> [INSTRUCTIONS FOR THE TASK]: Start your answer with the line containing "category: possum" and end it with the last line of the records below, retyping every line between exactly and adding nothing.

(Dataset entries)
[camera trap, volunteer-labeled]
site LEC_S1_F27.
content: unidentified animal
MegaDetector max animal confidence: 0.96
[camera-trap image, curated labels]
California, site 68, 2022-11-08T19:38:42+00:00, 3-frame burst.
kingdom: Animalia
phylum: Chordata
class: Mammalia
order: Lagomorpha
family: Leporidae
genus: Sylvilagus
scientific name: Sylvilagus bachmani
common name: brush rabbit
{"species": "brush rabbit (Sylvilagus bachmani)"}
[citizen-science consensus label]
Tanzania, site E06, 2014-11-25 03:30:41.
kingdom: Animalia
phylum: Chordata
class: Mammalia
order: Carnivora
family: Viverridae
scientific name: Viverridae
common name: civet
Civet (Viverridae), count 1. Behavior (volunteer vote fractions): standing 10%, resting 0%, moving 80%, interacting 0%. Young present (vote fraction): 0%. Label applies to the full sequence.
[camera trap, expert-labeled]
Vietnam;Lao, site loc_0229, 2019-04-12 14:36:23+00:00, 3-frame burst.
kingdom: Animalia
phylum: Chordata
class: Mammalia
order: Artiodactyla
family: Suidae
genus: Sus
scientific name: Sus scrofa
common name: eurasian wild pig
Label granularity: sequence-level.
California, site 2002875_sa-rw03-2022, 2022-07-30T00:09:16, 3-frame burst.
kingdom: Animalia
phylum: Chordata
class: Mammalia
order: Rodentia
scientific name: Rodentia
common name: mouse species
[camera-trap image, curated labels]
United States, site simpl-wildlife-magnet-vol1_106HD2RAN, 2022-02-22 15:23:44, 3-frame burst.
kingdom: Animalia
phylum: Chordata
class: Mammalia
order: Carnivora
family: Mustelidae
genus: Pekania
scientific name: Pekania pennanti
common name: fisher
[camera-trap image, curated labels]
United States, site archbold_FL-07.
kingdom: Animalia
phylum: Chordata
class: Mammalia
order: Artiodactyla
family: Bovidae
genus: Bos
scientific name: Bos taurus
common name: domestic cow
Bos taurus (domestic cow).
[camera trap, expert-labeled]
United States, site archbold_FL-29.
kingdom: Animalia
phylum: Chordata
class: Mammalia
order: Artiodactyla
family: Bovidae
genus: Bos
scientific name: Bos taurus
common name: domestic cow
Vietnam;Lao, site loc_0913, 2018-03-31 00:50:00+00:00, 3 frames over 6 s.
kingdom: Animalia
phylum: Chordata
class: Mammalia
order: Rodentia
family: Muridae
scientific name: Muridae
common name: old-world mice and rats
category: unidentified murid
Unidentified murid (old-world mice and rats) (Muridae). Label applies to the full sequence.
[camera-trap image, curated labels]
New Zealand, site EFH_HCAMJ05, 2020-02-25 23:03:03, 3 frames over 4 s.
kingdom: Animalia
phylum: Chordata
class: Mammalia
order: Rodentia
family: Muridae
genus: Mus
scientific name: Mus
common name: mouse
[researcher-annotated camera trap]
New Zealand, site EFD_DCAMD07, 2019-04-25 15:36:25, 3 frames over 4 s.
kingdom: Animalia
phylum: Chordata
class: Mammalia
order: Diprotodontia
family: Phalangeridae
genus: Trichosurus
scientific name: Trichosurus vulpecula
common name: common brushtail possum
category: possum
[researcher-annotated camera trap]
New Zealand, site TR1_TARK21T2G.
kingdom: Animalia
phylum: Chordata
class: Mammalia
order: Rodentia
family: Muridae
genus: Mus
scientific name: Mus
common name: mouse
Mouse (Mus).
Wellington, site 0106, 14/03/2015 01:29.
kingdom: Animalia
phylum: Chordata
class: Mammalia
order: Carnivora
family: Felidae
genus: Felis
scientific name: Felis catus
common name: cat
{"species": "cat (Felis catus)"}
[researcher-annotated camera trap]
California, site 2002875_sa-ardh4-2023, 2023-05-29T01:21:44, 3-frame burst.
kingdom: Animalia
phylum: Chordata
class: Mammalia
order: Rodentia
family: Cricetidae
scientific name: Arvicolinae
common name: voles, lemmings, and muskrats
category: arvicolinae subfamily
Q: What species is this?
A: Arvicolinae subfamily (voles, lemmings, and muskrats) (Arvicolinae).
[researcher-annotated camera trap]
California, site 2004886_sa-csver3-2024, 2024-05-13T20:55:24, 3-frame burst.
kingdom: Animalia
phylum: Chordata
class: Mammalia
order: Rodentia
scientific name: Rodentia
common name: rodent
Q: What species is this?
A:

> [EXERCISE RESULT]:
category: possum
[researcher-annotated camera trap]
New Zealand, site TR1_TARK21T2G.
kingdom: Animalia
phylum: Chordata
class: Mammalia
order: Rodentia
family: Muridae
genus: Mus
scientific name: Mus
common name: mouse
Mouse (Mus).
Wellington, site 0106, 14/03/2015 01:29.
kingdom: Animalia
phylum: Chordata
class: Mammalia
order: Carnivora
family: Felidae
genus: Felis
scientific name: Felis catus
common name: cat
{"species": "cat (Felis catus)"}
[researcher-annotated camera trap]
California, site 2002875_sa-ardh4-2023, 2023-05-29T01:21:44, 3-frame burst.
kingdom: Animalia
phylum: Chordata
class: Mammalia
order: Rodentia
family: Cricetidae
scientific name: Arvicolinae
common name: voles, lemmings, and muskrats
category: arvicolinae subfamily
Q: What species is this?
A: Arvicolinae subfamily (voles, lemmings, and muskrats) (Arvicolinae).
[researcher-annotated camera trap]
California, site 2004886_sa-csver3-2024, 2024-05-13T20:55:24, 3-frame burst.
kingdom: Animalia
phylum: Chordata
class: Mammalia
order: Rodentia
scientific name: Rodentia
common name: rodent
Q: What species is this?
A:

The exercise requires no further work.